An artist’s online presence has other unintended repercussions that affect both buyers and galleries. As more and more fine art sales are initiated online, artists with established reputations and powerful online personas are becoming more attractive to galleries.
“We feature artists and works we believe in and whose style fits our gallery,” Farias said, adding, “but it certainly doesn’t hurt if our site pops up in Google after someone does a search using an artist’s name.”
Apart from expanding their audience from local collectors to anyone with access to the World Wide Web, the Internet has also helped galleries significantly reduce marketing costs. Traditionally, to promote an exhibit, galleries would spend thousands of dollars on elaborate event cards and/or catalogues, and hundreds more to send them out. They had no control over whether these expensive promotional tools would be intercepted by office assistants, thrown immediately in the garbage or even delivered to clients who may have changed addresses.

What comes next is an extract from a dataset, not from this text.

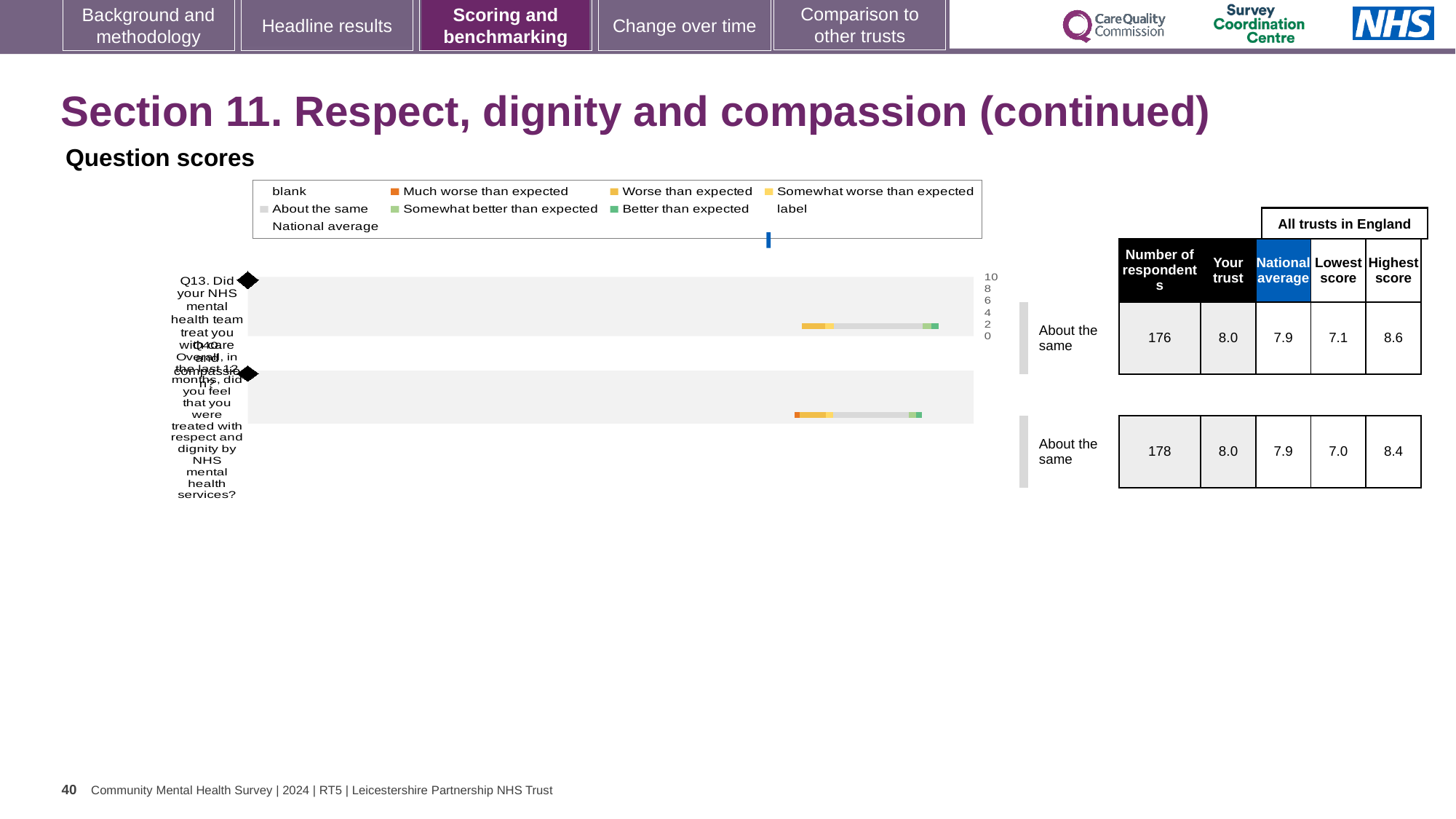
What is the national average score for Q14 (respect and dignity)? 7.9 What kind of chart is used to show the question scores? Bar chart Which legend entry is shown in dark orange? Much worse than expected Which question has the higher 'Highest score' across all trusts, Q13 or Q14? Q13 What is the highest score among all trusts in England for Q13? 8.6 How many questions (categories) are plotted in the Question scores chart? 2 What is the 'Your trust' score for Q13 (care and compassion)? 8.0 How many respondents answered Q14? 178 What is the lowest score among all trusts in England for Q14? 7.0 How is the trust's result for Q13 categorised relative to expectation? About the same What is the difference between the highest and lowest scores for Q14? 1.4 How many respondents answered Q13? 176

Saunders says he used to allocate almost a million dollars annually for such expenses—funds that he now considers as savings in this era of Internet-based marketing. Meg Sheehy, the owner of Zg Gallery, says those days of wasted communication efforts are gone.
“It’s much better now with e-mail,” she said. “We can send invites, thumbnails and links, and we know whatever we send reaches our clients because it goes directly to their phones.”
“E-mail has become just a crazy, invaluable resource to reach people at all hours," Edelman said. “It’s been pretty remarkable to watch the progress of it all. When I first started, it was FedEx, then it was the fax machine, and then it was this thing [on our computers] called the Internet. And now we all have little iPhones and the Internet in our pockets.”
Are social networking sites like Facebook and Twitter the next link between art buyers and sellers? Maybe. Several gallery owners and managers recently started accounts on these sites, but as yet they have no way of measuring their effect in stimulating sales.
“I started Facebook because everyone was telling me to try it,” said long-time gallery owner Roy Boyd. “But I don’t know if anything is happening. It’s new and untested.”
Still, for all the shifts the Internet has caused, it is unlikely the art gallery will go the way of the record store.
“There are no point-and-click [art] sales being done on the Internet, just as there have never been shopping carts and cash registers inside galleries,” Saunders said. “Whether online or through e-mail or in the gallery, it’s the rapport we establish with collectors that sells a piece of art.”